GIVEN EXERCISE 1
Write out the entries, unchanged, starting with the line that contains "Which among" and going on through the last line of the entries.

QUOTED TEXT
......

18 February 2022

Using Semgrep to find security issues and misconfigurations in AWS Cloud Development Kit projects

Learn how to find security issues and misconfigurations in AWS Cloud Development Kit projects with Semgrep.

Dakota Riley
Dakota Riley Principal Security Engineer LinkedIn
  • The AWS CDK provides a helpful infrastructure as code abstraction layer for developers. However, nearly all current IaC security scanning tools scan the generated Cloudformation output, which adds an additional step to fixing issues.

  • In this post, I walk through how to write Semgrep rules to find issues directly in AWS CDK code, using some open source rules I’ve contributed as examples. I’ll also show how Semgrep can enforce usage of company-specific custom constructs, enabling cloud security teams to define secure by default primitives that developers can use.

Intro

Many teams today are taking advantage of Infrastructure-As-Code (IaC) and its numerous automation and security benefits. Due to the declarative nature of IaC tools like CloudFormation, Terraform, or Kubernetes manifests, Static Code Analysis is a reliable technique to automatically identify security misconfigurations in IaC.

A recent trend in the IaC landscape is the emergence of frameworks that utilize true programming languages, like Python and Javascript/Typescript, to define infrastructure, rather than data expression languages like JSON or YAML. Two examples of this are the AWS Cloud Development Kit (CDK) and Pulumi. These frameworks provide all the features of a turing complete programming language, but still offer declarative style resource definitions.

In this blog, we will explore applying static code analysis with Semgrep to the AWS Cloud Development Kit to find security misconfigurations.

What is the AWS CDK?

The AWS Cloud Development Kit (CDK) is an IaC framework that allows you to define your cloud resources with familiar programming languages and an object-oriented approach.

The CDK uses “constructs” that represent AWS resources. AWS CDK constructs come in two flavors: L1 constructs that map 1:1 with AWS Cloudformation resources, and L2 constructs that provide higher-level, intent-based interfaces. The following example shows how we can create an S3 Bucket using the AWS CDK L2 Bucket Construct:

import * as s3 from '@aws-cdk/aws-s3';
import * as cdk from '@aws-cdk/core';

export class CdkStarterStack extends cdk.Stack {
  constructor(scope: cdk.App, id: string, props?: cdk.StackProps) {
    super(scope, id, props);

    const bucket = new s3.Bucket(this, 's3-bucket', {
      encryption: s3.BucketEncryption.S3_MANAGED,
      enforceSSL: true
    })

......

Spatial question entries
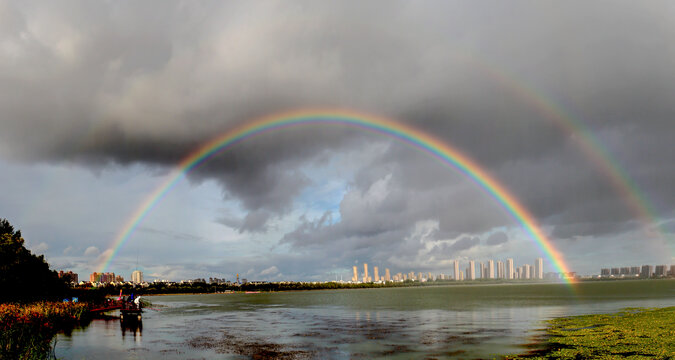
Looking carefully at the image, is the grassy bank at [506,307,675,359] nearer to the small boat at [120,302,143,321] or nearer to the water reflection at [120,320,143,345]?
the water reflection at [120,320,143,345]

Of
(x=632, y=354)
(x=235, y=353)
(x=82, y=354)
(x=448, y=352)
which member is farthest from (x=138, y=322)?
(x=632, y=354)

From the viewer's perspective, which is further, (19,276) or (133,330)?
(19,276)

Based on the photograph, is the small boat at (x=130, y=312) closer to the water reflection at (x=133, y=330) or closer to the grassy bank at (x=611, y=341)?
the water reflection at (x=133, y=330)

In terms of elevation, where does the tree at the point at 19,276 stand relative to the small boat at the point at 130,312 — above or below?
above

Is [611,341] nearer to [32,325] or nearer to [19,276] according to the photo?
[32,325]

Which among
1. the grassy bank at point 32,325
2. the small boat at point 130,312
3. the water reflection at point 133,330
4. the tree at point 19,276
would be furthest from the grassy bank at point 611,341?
the tree at point 19,276

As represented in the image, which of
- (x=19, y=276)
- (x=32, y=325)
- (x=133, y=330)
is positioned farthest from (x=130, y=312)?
(x=32, y=325)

......

GIVEN EXERCISE 2
Give again, word for word, the part of the article on Semgrep and the AWS CDK starting with "A recent trend" and going on through "style resource definitions.".

FINISHED ANSWER 1
Which among
1. the grassy bank at point 32,325
2. the small boat at point 130,312
3. the water reflection at point 133,330
4. the tree at point 19,276
would be furthest from the grassy bank at point 611,341?
the tree at point 19,276

As represented in the image, which of
- (x=19, y=276)
- (x=32, y=325)
- (x=133, y=330)
is positioned farthest from (x=130, y=312)?
(x=32, y=325)

FINISHED ANSWER 2
A recent trend in the IaC landscape is the emergence of frameworks that utilize true programming languages, like Python and Javascript/Typescript, to define infrastructure, rather than data expression languages like JSON or YAML. Two examples of this are the AWS Cloud Development Kit (CDK) and Pulumi. These frameworks provide all the features of a turing complete programming language, but still offer declarative style resource definitions.